Inference rules.

The advent of artificial intelligence (AI) models presents significant opportunities alongside inherent security risks, such as the exploitation by adversaries generating malicious data to compromise other AI-enabled systems. Despite the urgent need to address such threats, AI-based threat modelling remains largely underexplored in research, primarily constrained by three key challenges: (i) the lack of formal representation of security and AI-based data, (ii) the absence of inference rules for automated threat identification, and (iii) inconsistent risk and vulnerability assessment. As a result, these limitations, coupled with stakeholders’ insufficient security knowledge and AI expertise, lead to erroneous threat modelling of AI-enabled systems. This research aims to develop and implement OntoSecAI, an ontology-based approach to automate threat modelling and assessment for AI-enabled systems.
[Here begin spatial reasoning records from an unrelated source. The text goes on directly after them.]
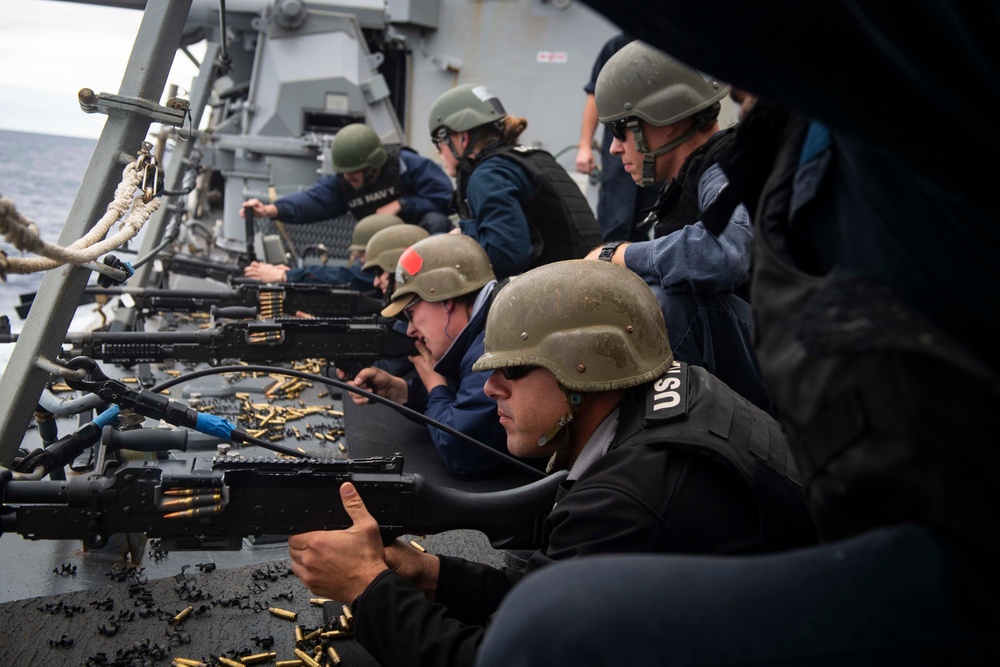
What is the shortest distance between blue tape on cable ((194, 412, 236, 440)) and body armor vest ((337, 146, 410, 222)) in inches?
198

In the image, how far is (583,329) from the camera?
7.23 feet

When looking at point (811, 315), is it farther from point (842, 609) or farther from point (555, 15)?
point (555, 15)

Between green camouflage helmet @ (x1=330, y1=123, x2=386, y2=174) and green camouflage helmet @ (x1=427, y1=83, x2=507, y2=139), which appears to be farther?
green camouflage helmet @ (x1=330, y1=123, x2=386, y2=174)

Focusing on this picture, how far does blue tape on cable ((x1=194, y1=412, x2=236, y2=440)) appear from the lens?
8.09ft

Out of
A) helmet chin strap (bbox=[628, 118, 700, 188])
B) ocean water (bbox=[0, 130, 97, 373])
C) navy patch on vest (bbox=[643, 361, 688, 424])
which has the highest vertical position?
helmet chin strap (bbox=[628, 118, 700, 188])

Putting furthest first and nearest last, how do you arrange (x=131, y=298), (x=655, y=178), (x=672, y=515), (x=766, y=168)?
(x=131, y=298) < (x=655, y=178) < (x=672, y=515) < (x=766, y=168)

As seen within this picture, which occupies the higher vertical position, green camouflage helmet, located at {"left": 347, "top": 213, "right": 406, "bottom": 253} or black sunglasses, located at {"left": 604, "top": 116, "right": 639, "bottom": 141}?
black sunglasses, located at {"left": 604, "top": 116, "right": 639, "bottom": 141}

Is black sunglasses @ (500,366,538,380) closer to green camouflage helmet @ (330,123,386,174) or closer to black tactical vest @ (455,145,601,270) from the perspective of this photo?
black tactical vest @ (455,145,601,270)

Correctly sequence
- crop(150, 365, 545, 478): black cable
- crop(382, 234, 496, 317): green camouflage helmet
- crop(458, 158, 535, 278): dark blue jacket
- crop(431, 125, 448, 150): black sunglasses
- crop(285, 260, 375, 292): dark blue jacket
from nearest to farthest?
crop(150, 365, 545, 478): black cable
crop(382, 234, 496, 317): green camouflage helmet
crop(458, 158, 535, 278): dark blue jacket
crop(431, 125, 448, 150): black sunglasses
crop(285, 260, 375, 292): dark blue jacket

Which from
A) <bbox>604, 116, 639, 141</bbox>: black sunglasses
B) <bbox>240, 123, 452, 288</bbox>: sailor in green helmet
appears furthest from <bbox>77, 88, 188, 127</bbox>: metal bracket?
<bbox>240, 123, 452, 288</bbox>: sailor in green helmet

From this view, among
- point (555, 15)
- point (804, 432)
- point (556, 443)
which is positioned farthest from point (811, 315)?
point (555, 15)

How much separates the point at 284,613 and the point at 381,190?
17.0ft

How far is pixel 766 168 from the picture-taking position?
1390 millimetres

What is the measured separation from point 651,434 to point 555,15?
322 inches
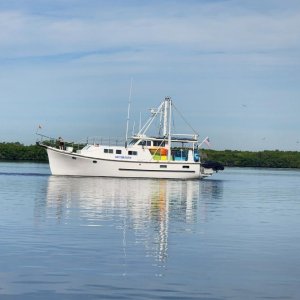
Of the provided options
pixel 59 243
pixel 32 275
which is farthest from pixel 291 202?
pixel 32 275

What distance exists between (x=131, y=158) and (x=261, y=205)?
43.0 metres

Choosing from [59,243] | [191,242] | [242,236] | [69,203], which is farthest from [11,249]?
[69,203]

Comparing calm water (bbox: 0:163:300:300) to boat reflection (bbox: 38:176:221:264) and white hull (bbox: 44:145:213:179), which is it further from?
white hull (bbox: 44:145:213:179)

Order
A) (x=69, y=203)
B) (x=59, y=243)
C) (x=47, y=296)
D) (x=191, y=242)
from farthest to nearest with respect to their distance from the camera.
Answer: (x=69, y=203)
(x=191, y=242)
(x=59, y=243)
(x=47, y=296)

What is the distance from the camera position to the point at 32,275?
2031 centimetres

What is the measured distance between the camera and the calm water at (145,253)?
1911 cm

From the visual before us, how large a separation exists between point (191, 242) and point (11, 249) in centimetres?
703

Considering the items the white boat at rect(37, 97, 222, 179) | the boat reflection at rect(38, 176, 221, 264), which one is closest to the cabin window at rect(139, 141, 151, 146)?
the white boat at rect(37, 97, 222, 179)

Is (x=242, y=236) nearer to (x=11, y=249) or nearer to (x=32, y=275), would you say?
(x=11, y=249)

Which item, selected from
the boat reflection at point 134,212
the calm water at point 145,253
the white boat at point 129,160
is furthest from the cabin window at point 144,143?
the calm water at point 145,253

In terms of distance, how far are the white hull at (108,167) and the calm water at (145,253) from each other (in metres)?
48.5

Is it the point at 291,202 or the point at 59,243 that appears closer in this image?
the point at 59,243

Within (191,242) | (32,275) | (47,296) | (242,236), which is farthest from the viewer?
(242,236)

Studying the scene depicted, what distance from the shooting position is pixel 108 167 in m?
93.5
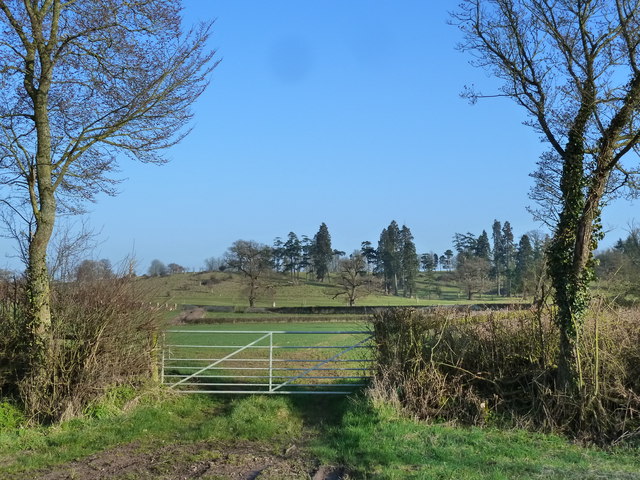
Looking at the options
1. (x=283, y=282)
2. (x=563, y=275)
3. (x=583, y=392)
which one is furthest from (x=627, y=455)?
(x=283, y=282)

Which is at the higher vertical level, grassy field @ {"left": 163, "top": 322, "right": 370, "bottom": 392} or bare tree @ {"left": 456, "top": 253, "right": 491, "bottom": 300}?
bare tree @ {"left": 456, "top": 253, "right": 491, "bottom": 300}

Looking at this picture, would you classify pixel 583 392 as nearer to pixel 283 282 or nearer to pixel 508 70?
pixel 508 70

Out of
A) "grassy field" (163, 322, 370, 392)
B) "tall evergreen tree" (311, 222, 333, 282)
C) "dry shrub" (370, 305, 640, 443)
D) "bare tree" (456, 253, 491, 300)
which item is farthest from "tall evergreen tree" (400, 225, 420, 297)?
"dry shrub" (370, 305, 640, 443)

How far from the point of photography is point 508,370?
10570 millimetres

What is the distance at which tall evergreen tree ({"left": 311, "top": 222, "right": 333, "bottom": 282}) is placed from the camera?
354ft

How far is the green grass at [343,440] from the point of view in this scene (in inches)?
263

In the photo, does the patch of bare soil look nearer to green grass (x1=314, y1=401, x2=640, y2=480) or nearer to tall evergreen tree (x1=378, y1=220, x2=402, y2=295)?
green grass (x1=314, y1=401, x2=640, y2=480)

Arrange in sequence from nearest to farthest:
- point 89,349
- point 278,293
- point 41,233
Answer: point 89,349 → point 41,233 → point 278,293

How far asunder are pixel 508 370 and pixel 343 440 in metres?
4.00

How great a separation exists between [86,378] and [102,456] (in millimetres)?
2494

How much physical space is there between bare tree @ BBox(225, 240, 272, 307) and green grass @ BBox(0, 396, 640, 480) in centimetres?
6538

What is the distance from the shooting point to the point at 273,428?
9.51 metres

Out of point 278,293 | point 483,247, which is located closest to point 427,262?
point 483,247

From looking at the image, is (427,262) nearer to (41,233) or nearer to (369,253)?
(369,253)
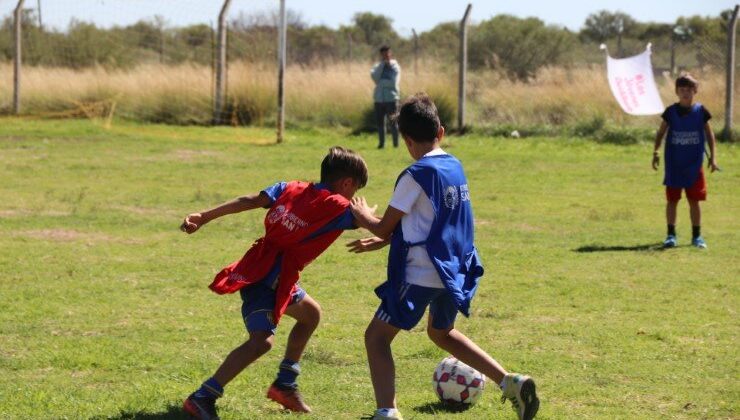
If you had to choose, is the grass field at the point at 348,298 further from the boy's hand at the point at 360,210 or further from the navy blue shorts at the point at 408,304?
the boy's hand at the point at 360,210

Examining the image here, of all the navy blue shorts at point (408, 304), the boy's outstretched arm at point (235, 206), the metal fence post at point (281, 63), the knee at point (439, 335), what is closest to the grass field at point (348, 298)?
the knee at point (439, 335)

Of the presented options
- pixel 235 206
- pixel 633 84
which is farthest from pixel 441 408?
pixel 633 84

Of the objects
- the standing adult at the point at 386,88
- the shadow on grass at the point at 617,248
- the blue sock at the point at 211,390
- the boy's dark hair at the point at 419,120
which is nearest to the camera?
the boy's dark hair at the point at 419,120

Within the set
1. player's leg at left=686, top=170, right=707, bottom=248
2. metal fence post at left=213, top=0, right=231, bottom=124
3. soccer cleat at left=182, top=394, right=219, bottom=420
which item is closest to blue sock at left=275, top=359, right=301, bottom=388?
soccer cleat at left=182, top=394, right=219, bottom=420

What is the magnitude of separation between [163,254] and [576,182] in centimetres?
751

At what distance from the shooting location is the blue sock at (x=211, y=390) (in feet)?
17.6

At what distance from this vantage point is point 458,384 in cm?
575

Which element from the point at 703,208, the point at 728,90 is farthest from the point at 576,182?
the point at 728,90

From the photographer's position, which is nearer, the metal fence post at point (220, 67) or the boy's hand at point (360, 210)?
the boy's hand at point (360, 210)

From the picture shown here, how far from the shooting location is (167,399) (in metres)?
5.77

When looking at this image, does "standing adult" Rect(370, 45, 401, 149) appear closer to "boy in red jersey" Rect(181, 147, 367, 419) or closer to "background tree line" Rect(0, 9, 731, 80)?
"background tree line" Rect(0, 9, 731, 80)

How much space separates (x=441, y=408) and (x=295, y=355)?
759 millimetres

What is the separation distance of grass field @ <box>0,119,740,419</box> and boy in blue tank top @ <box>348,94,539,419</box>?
613 mm

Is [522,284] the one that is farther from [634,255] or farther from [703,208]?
[703,208]
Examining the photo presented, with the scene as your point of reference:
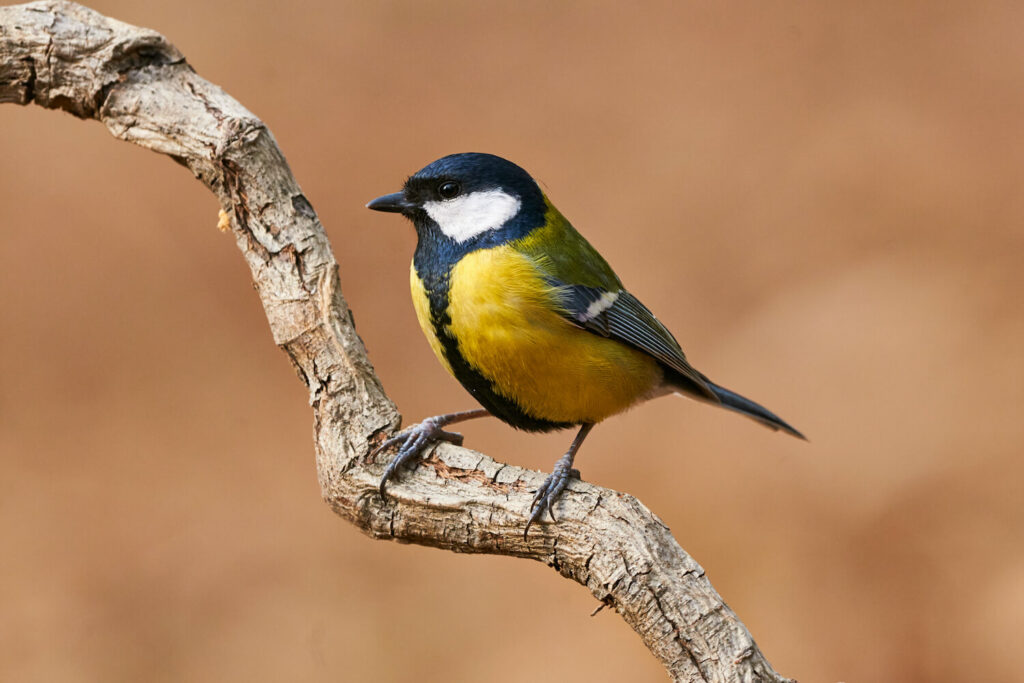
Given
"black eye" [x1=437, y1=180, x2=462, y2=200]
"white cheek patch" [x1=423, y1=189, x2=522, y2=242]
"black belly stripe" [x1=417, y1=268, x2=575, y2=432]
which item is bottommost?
"black belly stripe" [x1=417, y1=268, x2=575, y2=432]

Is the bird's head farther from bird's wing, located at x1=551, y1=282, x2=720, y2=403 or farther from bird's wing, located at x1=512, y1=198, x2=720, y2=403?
bird's wing, located at x1=551, y1=282, x2=720, y2=403

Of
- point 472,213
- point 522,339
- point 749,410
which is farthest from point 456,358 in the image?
point 749,410

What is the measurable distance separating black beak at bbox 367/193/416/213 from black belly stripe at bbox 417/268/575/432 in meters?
0.15

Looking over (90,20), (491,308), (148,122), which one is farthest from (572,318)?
(90,20)

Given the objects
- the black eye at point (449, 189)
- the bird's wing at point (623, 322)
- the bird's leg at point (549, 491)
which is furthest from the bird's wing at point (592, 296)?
the bird's leg at point (549, 491)

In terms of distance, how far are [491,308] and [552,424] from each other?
12.8 inches

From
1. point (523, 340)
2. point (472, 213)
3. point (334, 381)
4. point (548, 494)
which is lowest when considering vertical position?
point (548, 494)

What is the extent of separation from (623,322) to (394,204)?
554mm

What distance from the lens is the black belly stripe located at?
6.08 ft

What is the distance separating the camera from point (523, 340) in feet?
5.95

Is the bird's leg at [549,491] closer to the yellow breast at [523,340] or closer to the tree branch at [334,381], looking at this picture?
the tree branch at [334,381]

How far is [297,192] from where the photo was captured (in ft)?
6.38

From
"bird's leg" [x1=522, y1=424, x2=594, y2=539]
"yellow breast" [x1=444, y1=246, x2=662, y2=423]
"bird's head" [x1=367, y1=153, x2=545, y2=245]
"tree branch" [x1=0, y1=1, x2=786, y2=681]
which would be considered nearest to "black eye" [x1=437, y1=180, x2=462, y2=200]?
"bird's head" [x1=367, y1=153, x2=545, y2=245]

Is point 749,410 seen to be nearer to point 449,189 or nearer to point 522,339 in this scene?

In particular, we design 03 ontologies and 30 inference rules, followed by risk and CVSS-based vulnerability assessments to perform automated threat modelling and assessment comprehensively. In addition, the approach is validated through 10 case studies and verified using mathematical theorems to confirm its correctness and completeness. The research findings demonstrate that the developed ontologies effectively facilitate unified representation and comprehensive coverage of security and AI systems’ data. Furthermore, the inference rules implemented effectively map system assets to potential security threats. Crucially, the utilization of ontologies provides consistent risk and vulnerability assessments across AI-enabled systems. Consequently, a comprehensive security knowledge base is offered to stakeholders, regardless of their varying security and AI expertise, ensuring uniform threat modelling across diverse AI systems and adaptability to emerging security threats.